IT/Software career thread: Invert binary trees for dollars.

Deathwing

<Bronze Donator>
17,757
8,731
My boss has been using Claude Code to review MRs. He claims it's a quality add, perhaps it is, but I suspect it's more a shaming tool and he probably doesn't have time to properly review all his MRs. Whatever the actual intent, it worked, as more of us have been using the tool. I've used it a few times to review local changes in the ~1k LoC range. Some random musings and ramblings:

How much can you trust the dollar cost in /usage? I used up a third of my daily tokens(sorry, forgot to record actual amount) and it was ~$5. Yet, others at my work are looking at implementing as part of CI and cost(among other things) is a problem. $5 for even one true positive is a steal.

It's hit or miss, it will find genuine bugs but it will also point out issues that other code(in which it has access to) will easily refute.

Commit summaries can be impressive, almost worth $5 on that alone.

I'm being generally positive because I'm familiar with the code it's analyzing, I just spent hours/days working with the code. Thus, it's easy for me to understand its findings. I don't understand how people are using this to write feature-size code and have that same amount of familiarity with the results. It seems analogous to asking someone else to review your code. You cannot expect them to take the time to become as intimate with your code as you(exeptions, of course).




A bit ironic that Claude charged me tokens to add token, context, and cost usage to the status line...and fucked it up.
 

Noodleface

A Mod Real Quick
39,666
18,298
I've been using Claude to review PRs as a first line of defense. Using it inside VScode where it has context to the same codebase works really well.

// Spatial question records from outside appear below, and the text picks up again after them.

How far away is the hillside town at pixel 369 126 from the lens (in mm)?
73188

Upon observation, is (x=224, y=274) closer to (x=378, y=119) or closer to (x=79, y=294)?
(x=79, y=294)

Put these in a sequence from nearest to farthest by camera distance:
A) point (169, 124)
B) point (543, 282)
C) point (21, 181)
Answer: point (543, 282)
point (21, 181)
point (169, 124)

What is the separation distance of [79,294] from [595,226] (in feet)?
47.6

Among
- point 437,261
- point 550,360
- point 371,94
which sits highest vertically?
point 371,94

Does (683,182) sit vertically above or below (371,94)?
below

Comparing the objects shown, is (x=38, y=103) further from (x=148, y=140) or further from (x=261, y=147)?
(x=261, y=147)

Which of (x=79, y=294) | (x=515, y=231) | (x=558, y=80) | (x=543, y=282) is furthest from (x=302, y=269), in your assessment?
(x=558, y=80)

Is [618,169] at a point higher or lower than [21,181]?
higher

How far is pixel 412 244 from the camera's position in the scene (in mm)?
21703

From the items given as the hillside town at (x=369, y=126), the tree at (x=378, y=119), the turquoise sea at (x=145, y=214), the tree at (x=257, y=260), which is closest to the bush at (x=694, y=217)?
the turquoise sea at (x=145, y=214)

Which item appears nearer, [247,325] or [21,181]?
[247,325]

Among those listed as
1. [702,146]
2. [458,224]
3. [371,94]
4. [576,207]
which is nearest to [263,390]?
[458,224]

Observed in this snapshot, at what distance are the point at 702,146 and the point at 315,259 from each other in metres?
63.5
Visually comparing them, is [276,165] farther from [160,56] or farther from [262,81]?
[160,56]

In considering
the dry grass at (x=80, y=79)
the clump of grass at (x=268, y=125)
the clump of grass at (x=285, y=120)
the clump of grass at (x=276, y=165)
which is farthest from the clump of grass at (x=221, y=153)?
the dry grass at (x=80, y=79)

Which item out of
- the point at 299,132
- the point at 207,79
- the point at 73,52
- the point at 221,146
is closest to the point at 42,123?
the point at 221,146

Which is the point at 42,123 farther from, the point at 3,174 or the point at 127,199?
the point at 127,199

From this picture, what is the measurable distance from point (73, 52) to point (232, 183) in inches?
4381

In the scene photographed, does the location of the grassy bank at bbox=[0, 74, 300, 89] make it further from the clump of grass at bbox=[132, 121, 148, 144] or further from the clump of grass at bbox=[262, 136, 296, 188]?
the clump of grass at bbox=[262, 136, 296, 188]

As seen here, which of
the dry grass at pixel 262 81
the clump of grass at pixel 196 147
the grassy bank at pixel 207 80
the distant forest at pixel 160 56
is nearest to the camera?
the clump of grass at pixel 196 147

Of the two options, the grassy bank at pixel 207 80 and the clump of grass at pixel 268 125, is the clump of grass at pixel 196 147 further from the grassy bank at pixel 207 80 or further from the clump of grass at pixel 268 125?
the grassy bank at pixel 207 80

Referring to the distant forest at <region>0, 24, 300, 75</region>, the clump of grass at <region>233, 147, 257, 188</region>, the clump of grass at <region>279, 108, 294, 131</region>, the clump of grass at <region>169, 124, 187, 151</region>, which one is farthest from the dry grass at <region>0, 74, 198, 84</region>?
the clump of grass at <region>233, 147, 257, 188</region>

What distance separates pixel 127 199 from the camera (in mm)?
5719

It can get pretty confused if your branch and the PR branch are way out of step.

I could easily see it getting to the point where AI writes the code, another agent review it, and another agent merges it with no human interaction.
 

Sheriff Cad

scientia potentia est
<Nazi Janitors>
33,938
82,030
I've been using Claude to review PRs as a first line of defense. Using it inside VScode where it has context to the same codebase works really well. It can get pretty confused if your branch and the PR branch are way out of step.

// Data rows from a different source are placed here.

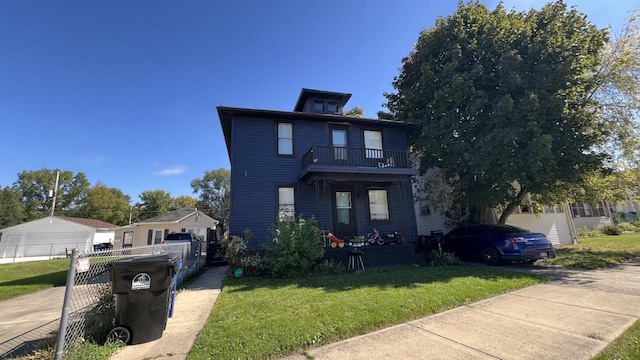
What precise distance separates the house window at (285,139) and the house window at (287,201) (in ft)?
5.58

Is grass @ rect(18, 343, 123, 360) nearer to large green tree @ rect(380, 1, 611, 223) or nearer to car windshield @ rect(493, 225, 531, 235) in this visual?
car windshield @ rect(493, 225, 531, 235)

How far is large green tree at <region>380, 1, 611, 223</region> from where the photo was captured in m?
10.4

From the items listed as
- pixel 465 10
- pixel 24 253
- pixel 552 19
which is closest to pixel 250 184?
pixel 465 10

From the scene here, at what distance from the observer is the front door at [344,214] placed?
1172 cm

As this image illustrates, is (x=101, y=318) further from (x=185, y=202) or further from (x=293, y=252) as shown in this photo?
(x=185, y=202)

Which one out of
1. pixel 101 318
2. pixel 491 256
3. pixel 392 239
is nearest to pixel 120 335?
pixel 101 318

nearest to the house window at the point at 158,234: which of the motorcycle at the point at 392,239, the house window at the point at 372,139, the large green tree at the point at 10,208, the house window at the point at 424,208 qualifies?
the house window at the point at 372,139

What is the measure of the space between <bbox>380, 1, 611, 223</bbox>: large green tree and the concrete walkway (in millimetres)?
6328

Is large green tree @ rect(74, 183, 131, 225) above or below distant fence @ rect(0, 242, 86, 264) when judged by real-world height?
above

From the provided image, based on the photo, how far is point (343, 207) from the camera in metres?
12.0

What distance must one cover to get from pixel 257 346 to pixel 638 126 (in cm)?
1741

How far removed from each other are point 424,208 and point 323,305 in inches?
535

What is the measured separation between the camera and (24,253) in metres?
24.7

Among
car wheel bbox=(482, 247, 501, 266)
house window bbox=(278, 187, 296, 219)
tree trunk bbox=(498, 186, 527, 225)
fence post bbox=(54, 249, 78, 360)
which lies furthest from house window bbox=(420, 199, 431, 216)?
fence post bbox=(54, 249, 78, 360)
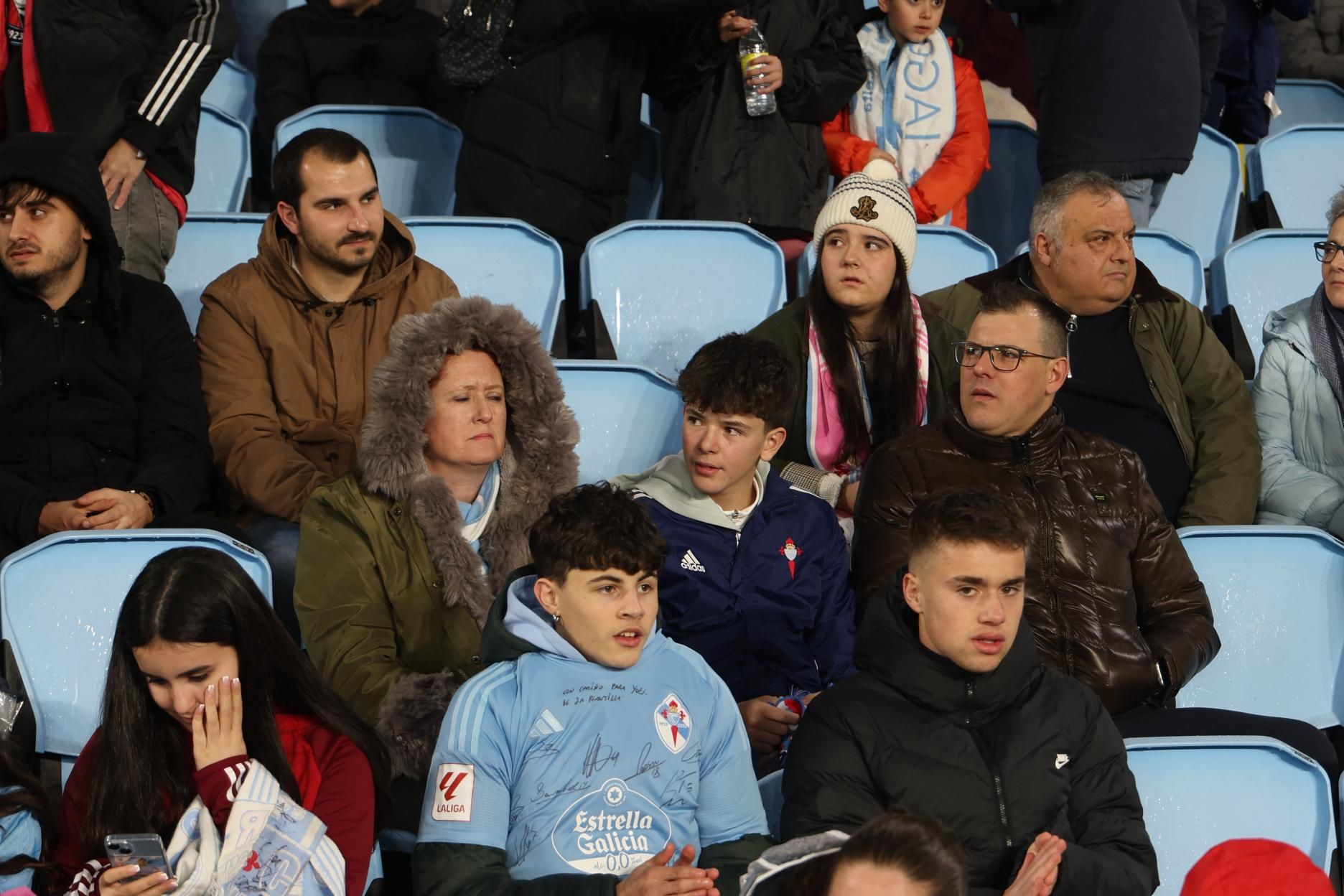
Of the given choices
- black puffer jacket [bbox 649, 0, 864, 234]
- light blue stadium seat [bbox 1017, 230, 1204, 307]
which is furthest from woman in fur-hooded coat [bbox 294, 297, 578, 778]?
light blue stadium seat [bbox 1017, 230, 1204, 307]

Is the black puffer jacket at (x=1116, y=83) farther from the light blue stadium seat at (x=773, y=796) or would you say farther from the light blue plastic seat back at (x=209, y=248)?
the light blue stadium seat at (x=773, y=796)

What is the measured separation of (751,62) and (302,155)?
1.37 meters

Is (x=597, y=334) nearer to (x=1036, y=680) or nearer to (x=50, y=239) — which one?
(x=50, y=239)

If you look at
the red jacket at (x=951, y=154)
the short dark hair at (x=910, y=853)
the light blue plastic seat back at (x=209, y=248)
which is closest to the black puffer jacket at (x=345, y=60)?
the light blue plastic seat back at (x=209, y=248)

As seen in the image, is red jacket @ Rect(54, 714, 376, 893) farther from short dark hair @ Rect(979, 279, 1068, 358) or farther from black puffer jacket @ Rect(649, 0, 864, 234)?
black puffer jacket @ Rect(649, 0, 864, 234)

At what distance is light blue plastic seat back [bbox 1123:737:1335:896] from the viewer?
293 cm

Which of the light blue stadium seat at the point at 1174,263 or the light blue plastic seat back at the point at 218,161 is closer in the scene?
the light blue stadium seat at the point at 1174,263

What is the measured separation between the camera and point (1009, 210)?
18.6 ft

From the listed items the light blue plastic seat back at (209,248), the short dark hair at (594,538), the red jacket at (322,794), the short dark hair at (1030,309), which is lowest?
the red jacket at (322,794)

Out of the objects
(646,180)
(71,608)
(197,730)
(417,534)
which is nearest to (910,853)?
(197,730)

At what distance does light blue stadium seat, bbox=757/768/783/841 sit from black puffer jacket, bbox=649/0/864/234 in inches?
84.2

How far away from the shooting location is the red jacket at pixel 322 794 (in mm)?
2605

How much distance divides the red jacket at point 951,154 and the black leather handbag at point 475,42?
3.49ft

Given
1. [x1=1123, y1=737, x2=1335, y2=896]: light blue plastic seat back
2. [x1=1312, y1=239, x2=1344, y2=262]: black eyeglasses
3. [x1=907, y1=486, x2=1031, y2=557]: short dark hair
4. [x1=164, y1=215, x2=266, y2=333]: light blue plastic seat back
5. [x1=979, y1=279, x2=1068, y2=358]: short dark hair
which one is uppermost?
[x1=1312, y1=239, x2=1344, y2=262]: black eyeglasses
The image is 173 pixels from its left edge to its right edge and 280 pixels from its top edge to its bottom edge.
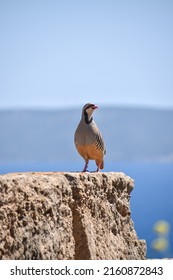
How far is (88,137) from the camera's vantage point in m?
14.2

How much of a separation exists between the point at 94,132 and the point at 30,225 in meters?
3.69

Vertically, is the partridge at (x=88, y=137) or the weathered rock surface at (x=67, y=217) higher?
the partridge at (x=88, y=137)

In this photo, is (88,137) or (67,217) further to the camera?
(88,137)

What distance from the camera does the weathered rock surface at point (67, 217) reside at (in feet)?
34.7

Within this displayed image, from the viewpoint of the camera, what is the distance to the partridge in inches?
560

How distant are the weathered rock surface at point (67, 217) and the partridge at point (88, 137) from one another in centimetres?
60

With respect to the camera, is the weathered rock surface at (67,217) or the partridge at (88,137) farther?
the partridge at (88,137)

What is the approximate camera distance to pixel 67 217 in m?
12.2

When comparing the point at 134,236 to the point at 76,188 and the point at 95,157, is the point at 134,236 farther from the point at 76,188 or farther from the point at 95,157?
the point at 76,188

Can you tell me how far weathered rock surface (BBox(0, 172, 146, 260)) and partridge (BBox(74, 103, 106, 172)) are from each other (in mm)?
Result: 597

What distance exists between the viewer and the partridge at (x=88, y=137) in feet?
46.6

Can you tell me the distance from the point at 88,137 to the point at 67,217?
7.62 feet

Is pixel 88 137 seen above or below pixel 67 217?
above
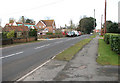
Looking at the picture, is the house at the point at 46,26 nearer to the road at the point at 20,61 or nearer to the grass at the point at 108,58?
the road at the point at 20,61

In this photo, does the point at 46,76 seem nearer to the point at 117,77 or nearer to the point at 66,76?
the point at 66,76

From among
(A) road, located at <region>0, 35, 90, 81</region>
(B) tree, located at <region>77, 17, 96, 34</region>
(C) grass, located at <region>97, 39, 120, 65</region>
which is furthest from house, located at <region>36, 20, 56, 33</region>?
(C) grass, located at <region>97, 39, 120, 65</region>

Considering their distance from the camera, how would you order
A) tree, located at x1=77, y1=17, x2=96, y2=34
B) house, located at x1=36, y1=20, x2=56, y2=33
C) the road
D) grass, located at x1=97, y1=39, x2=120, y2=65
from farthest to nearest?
tree, located at x1=77, y1=17, x2=96, y2=34
house, located at x1=36, y1=20, x2=56, y2=33
grass, located at x1=97, y1=39, x2=120, y2=65
the road

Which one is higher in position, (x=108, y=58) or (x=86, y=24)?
(x=86, y=24)

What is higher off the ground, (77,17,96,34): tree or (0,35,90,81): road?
(77,17,96,34): tree

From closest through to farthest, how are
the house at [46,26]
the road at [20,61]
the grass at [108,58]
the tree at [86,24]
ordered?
1. the road at [20,61]
2. the grass at [108,58]
3. the house at [46,26]
4. the tree at [86,24]

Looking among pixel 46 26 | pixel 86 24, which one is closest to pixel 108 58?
pixel 46 26

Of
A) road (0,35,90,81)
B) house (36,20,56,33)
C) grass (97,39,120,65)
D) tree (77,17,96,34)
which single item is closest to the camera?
road (0,35,90,81)

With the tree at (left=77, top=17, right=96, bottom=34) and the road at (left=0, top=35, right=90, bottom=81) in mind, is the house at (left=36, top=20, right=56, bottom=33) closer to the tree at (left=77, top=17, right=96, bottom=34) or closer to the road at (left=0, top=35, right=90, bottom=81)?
the tree at (left=77, top=17, right=96, bottom=34)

I could easily see it getting to the point where AI writes the code, another agent review it, and another agent merges it with no human interaction.
I do this with legal briefs where I have it write a section with access to case documents and fact documents, I put a full brief together from the sections it wrote, and then I take the full brief, clean conversation and put the full brief in and say, check this for consistency/grammar/cites/etc and I get a whole host of things that it wants to change from the other conversation. There's something about repeated edits/changes within the same conversation that it gets mingled or confused sometimes, and starting fresh gives you way cleaner answers.

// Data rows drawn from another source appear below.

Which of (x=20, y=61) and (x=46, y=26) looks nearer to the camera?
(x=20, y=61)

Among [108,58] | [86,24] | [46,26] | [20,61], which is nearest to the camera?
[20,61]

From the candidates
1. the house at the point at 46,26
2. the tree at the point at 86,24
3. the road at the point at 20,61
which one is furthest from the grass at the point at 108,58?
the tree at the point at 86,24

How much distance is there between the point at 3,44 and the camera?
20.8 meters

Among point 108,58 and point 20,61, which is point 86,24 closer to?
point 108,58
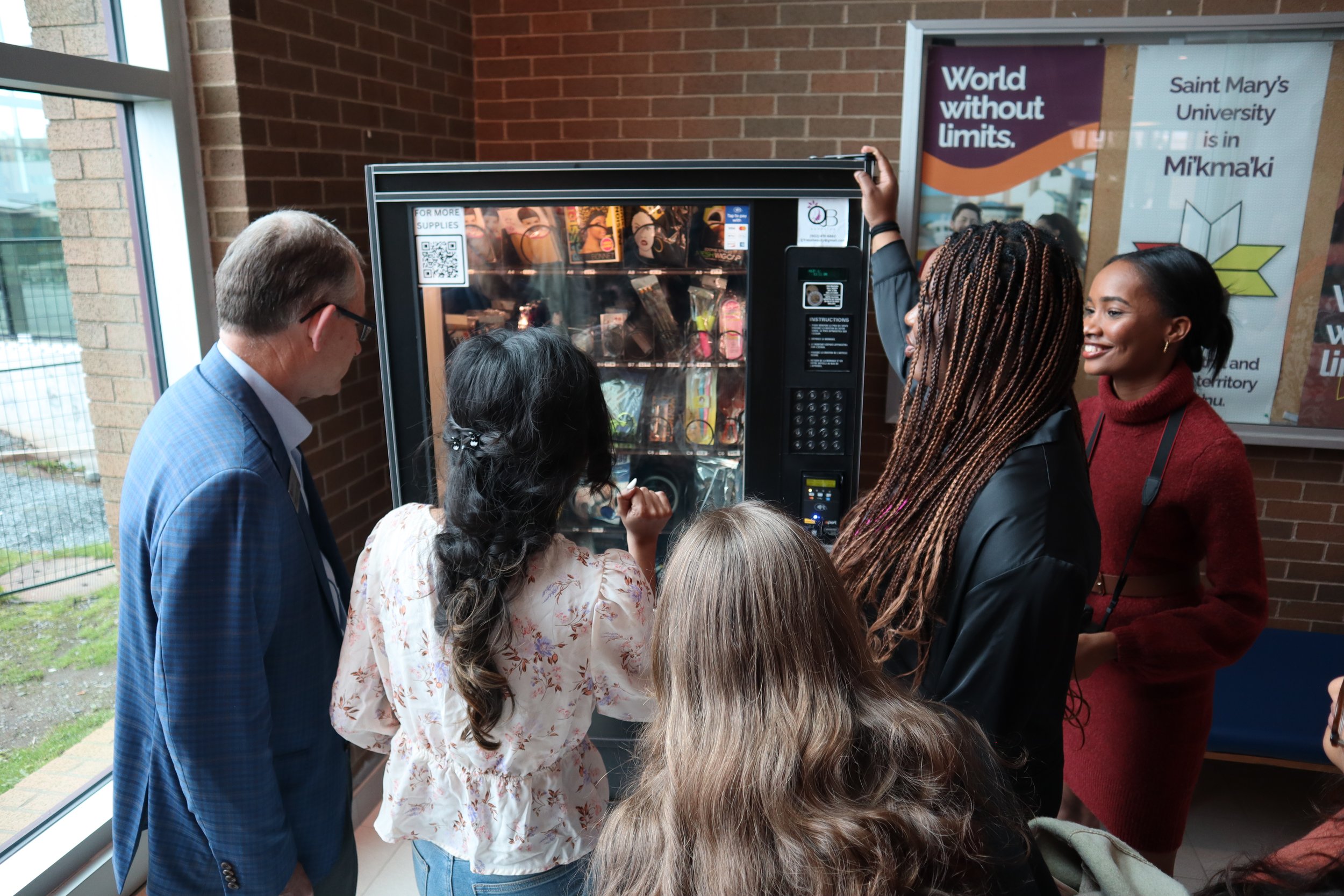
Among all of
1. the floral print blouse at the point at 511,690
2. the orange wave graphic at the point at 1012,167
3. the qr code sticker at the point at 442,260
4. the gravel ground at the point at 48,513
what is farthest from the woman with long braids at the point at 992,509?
the gravel ground at the point at 48,513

Do you guys do that where you may use AI to completely write something or just assist and then put it into a fresh conversation and it finds new errors?
 

sliverstorm

Blackwing Lair Raider
150
304
Do you guys do that where you may use AI to completely write something or just assist and then put it into a fresh conversation and it finds new errors?
That is fairly normal, and I'll do the same when I want to refresh the context window.

Think of the model as dividing its attention between every single thing you've talked about and shared up to that point. Every time you submit a new prompt, the model is generating its output by processing not just that prompt, but also the full history of your conversation--including all your prior prompts and the model's responses to generate each section, any back and forth you had editing or revising, and especially all those other case/fact docs you've exposed the model to. This basically dilutes the model's attention on just the brief text.

When you open a new window and say "Read this doc and provide critical feedback", the full weight of the model's output is generated solely against that prompt + the brief text, which means you get a much sharper response.
 
  • 1Solidarity
Reactions: 1 user

Deathwing

<Bronze Donator>
17,757
8,731
I've been using Claude to review PRs as a first line of defense. Using it inside VScode where it has context to the same codebase works really well. It can get pretty confused if your branch and the PR branch are way out of step.

I could easily see it getting to the point where AI writes the code, another agent review it, and another agent merges it with no human interaction.
How does that(within VSCode) work if you want to containerize Claude to have some modicum of security?

BTW, the permissions you have to give Claude are fucking scary. Any other application, noping the fuck out for just 1 of those, let alone all 5.